Everyday at 4am, she goes to the Kalimati vegetables market and comes to Ason to sell the vegetables.
“At Kalimati, I buy mustard greens, pumpkin shoots and garden cress for Rs500 and make around Rs900 here if I am able to sell them all. But some of the vegetables go to waste because there are fewer customers and the police are always after us,” said Tamang. Her youngest son, standing in a corner, keeps watch on the police.
“Many of my friends and I have been selling green leaves here for over two decades but this is the first time we have been barred from selling here. How am I going to feed my family If I am not allowed to do business here?,” asked Tamang, who lives in a rented room at Chhetrapati.
Her husband, a rickshaw driver, is jobless since the prohibitory orders were introduced in the Valley on April 29. According to Tamang, they need to pay Rs 15,000 for the two rooms they have rented.
Another roadside vendor, Vishnumaya, 76, who was found selling candies, biscuits, noodles and tobacco products on a nanglo (a bamboo respectacle), at Makhan near the Kathmandu Durbar Square on Sunday morning, also complained of police harassment. “At my rented room, the landlord keeps asking for unpaid rent and threatens to evict me and here the police threaten to put me in jail. I am helpless,” she said.
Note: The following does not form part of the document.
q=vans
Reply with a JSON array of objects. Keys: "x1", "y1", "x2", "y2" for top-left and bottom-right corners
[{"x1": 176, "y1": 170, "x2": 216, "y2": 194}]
“I stay here till 10 am wearing a mask and I have covered my wares with an opaque plastic sheet so as to keep them hidden from police eyes,” said Vishnumaya. “People who come out to buy vegetables are also my customers,” she said. She lives alone in her rented room near the Bishnumati bridge on the way to Swayambhu. She says her monthly rent is Rs 5,000 and she hasn’t been able to pay the landlord for the past two months. “Since the lockdown, I haven’t been able to make more than Rs200 a day. Life has become very difficult,” she sighed.
Vishnumaya had descended to the capital after her house in Charikot of Dolakha was flattened by the 2015 earthquakes.
In the Kathmandu Valley, there are thousands of people like Tamang and Vishnumaya whose livelihoods have been severely disrupted by the Covid-19 restrictions.
According to the Kalimati Fruits and Vegetable Market Development Board, there are over 3,000 hawkers who roam around selling vegetables in bicycles or pushcarts and around the same number of fruits vendors, but they don’t have exact records of people like Vishnumaya and Tamang.
Jyoti Baniya, chairperson at the Forum for Protection of Consumer Rights Nepal, said the government decision to close the groceries and roadside vegetable shops is a “crime against humanity.”
“This could have been done only after declaring a health emergency, but the government hasn’t declared such an emergency. I feel there is some vested interest in closing everything completely even as the Covid-19 infections are decreasing in the Valley,” said Baniya.
On May 11, nearly three weeks ago, a total of 9,127 new coronavirus cases were reported across the country. Of them, 3,607 were recorded in Kathmandu Valley. But on Sunday, the country reported nearly three times fewer Covid-19 cases — 3,702 with 109 deaths Of them 1,093 were recorded in the Kathmandu Valley.
“The government announced the new restrictions fearing street protests against the dissolution of the House of Representatives,” Baniya claimed, adding, “The government is least bothered about the problems of the poor.”